Jede Lebenssituation, aus der heraus sich jemand selbständig macht, ist anders. Du kannst nie den einen Weg mit dem anderen vergleichen. Und so stößt jede/r auch an unterschiedliche Klippen und Fragen. Da braucht es manchmal den Blick von außen, Jemanden, der dir Mut macht und vielleicht ganz neue Möglichkeiten aufzeigt. Wir schauen uns die aktuelle Situation an und den Punkt, an den der/die Teilnehmer/-in gerne hinmöchte. Und dann überlegen wir, wie wir dahin kommen, mit den Gegebenheiten, die es eben gibt. Coachings gibt es persönlich oder per Zoom-Call, und ich finde es immer wieder so schön zu sehen, was das auslöst. Eine Teilnehmerin traute sich nicht, wirklich durchzustarten und meinte, sie hätte einfach keinen Platz für Ihr Business. Als sie nach dem Coaching mit ganz viel Energie nach Hause kam, fiel ihr eine Rumpelecke auf, die sie sofort in Angriff nahm. Ich bekam ein Foto von vielen Müllsäcken und abends eine sehr glückliche Whatsapp, daß sie sich Platz geschaffen hatte, und sie hatte schon begonnen, es sich dort schön zu machen. Und darum geht es im ganz wortwörtlichen und im übertragenen Sinn. Man muß sich manchmal den Raum schaffen. Manchmal ist es wie bei einer Klebebandrolle, bei der man versucht, den Anfang zu finden: Man kriegt das nicht richtig abgeknibbelt, aber wenn man den Anfang mal hat, dann läuft es. Im Grunde knibbeln wir bei so einem Coaching einfach das Klebeband ab. Damit es dann läuft.

Du hast ein Buch geschrieben, führst dein eigenes Stoffgeschäft, gibst Kreativ-Workshops und begleitest Menschen in die berufliche Selbständigkeit. Welche Pläne hast du für die Zukunft?

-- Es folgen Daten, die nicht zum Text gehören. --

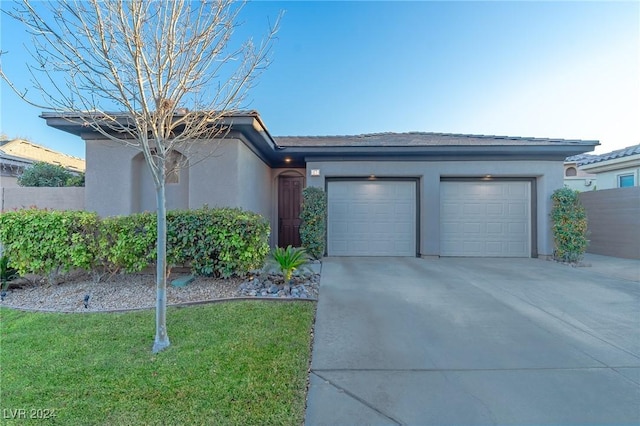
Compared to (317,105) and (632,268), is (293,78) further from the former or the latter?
(632,268)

Ganz lieben Dank, dass Du das mal so schön für mich zusammengefasst hast. Wenn ich das so lese, dann mache ich ja eine ganze Menge. Im Mai geht es zuallererst mal auf einen zauberhaften Workshop mit dir und Laura. In meinem neuen Ladengeschäft bin ich ja erst seit Oktober 2021 und es ist wie eine riesengroße Spielwiese, ein Meer an Möglichkeiten. Ich fühle mich in diesen Räumen so wohl und freue mich so daran. Das Buch zu schreiben war wirklich herausfordernd, aber ich habe gemerkt, dass es möglich ist und eine weitere Buchidee habe ich bereits im Kopf. Ich habe Pläne für den Online-Shop und eine eigene kleine Produktlinie ist auch im Werden. Das möchte ich gerne ausbauen, das Herstellen von Produkten. Ich liebe es, Dinge zu entwerfen und im Geschäft soll eine kleine Manufaktur entstehen, damit wir hier bald wunderbare, handgemachte Produkte anbieten können.

Liebe Dunja, vielen Dank für das Interview. Ich freue mich sehr, dich auf unserer Landpartie persönlich kennenzulernen und bin sicher, dass es dort viele offene Ohren für deine Expertise geben wird. Alles Gute für dich und dein Nähzimmer mit Herz!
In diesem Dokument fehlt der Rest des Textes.